* Aim A *
Answer these questions using the piece about revising a first novel:
(i) In what month did the writer finish the revisions for the first novel?
(ii) What reason did a couple of the publishers specifically give for not looking at the work?
(iii) How many words does the writer say were cut?

I finished the revisions for my first novel back in January. It's been a month and a half, and I suddenly had the urge to go back and re-visit it for several reasons. One is, I'm obsessed with what my agent has told me about length and word count. Of the publishers who chose not to look at my work after the synopsis and query were sent, a couple specifically said it was because the book was too long for the target market.
So I opened up the file and started reading through it. I already had some ideas for places where it could be trimmed. My opening chapters are rather long, introducing the two main characters and getting to know them. But with the experience I got writing my second novel, I learned how to introduce characters better, get to know them with fewer words, scenes, or drawn-out explanations. The opening took place over three chapters before the fantasy elements of the story even started to develop. So I moved some things around, made some cuts, and changed the opening from taking place over two days to all happening in one. It may take some further tweaking, but with the re-arranging of a few events and the paring down, I believe I've been able to introduce the characters just as strongly, and it all takes place in one chapter. By chapter two, the fantasy elements are beginning to come to the fore. And I cut over five thousand words!

* Aim B *
Write out the entries from their beginning through the line that contains "brown rust marking [239, 149, 255, 165]", inclusive, with the pictures left out.

* Stored records *
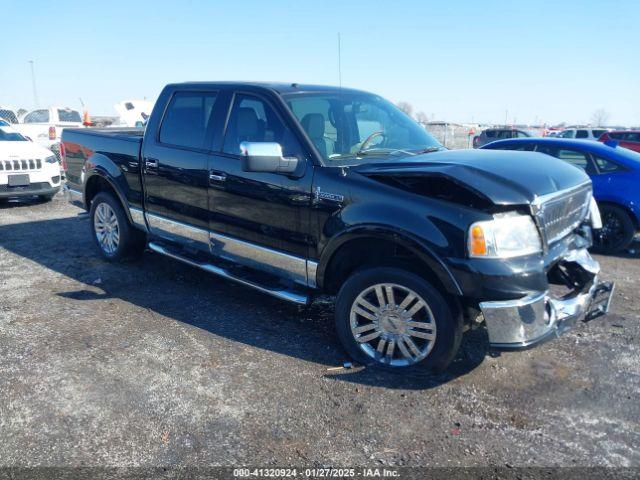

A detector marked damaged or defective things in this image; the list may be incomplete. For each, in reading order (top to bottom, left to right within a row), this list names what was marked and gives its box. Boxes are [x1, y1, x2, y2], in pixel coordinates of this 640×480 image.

damaged front bumper [480, 248, 616, 348]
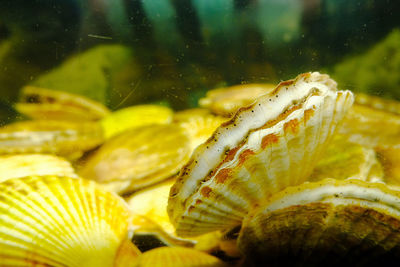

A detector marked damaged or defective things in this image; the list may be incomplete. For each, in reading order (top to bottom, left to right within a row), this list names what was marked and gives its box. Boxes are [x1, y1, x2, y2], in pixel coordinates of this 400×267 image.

brown rust marking [282, 119, 298, 135]
brown rust marking [239, 149, 255, 165]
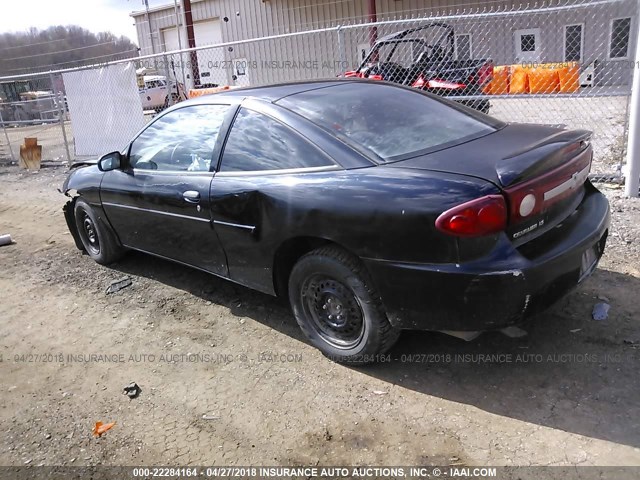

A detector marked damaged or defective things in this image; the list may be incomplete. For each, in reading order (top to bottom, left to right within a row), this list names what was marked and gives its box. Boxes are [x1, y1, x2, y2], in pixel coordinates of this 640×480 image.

damaged front bumper [360, 186, 608, 332]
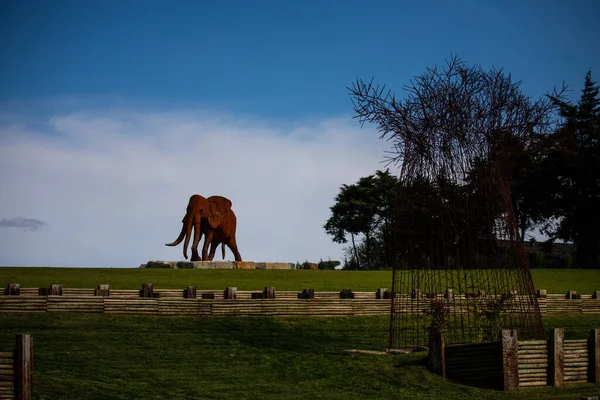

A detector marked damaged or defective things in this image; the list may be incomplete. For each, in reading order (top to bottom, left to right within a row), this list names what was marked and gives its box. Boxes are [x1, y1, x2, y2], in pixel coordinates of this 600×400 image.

rusty metal statue [165, 195, 243, 262]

* Result A *
(i) January.
(ii) The book was too long for the target market.
(iii) Over five thousand words.

* Result B *
A detector marked damaged or defective things in this image; the list may be incomplete. For each, in reading order (top to bottom, left to right within a row), this list names what was marked and gives its box. Boxes are [x1, y1, x2, y2], in pixel coordinates of this 640×480 image.

damaged front bumper [480, 248, 616, 348]

A detector marked damaged or defective things in this image; the list may be incomplete. For each, in reading order (top to bottom, left to right within a row), this list names what was marked and gives its box. Boxes are [x1, y1, x2, y2], in pixel coordinates of this 400×267 image.

brown rust marking [282, 119, 298, 135]
brown rust marking [239, 149, 255, 165]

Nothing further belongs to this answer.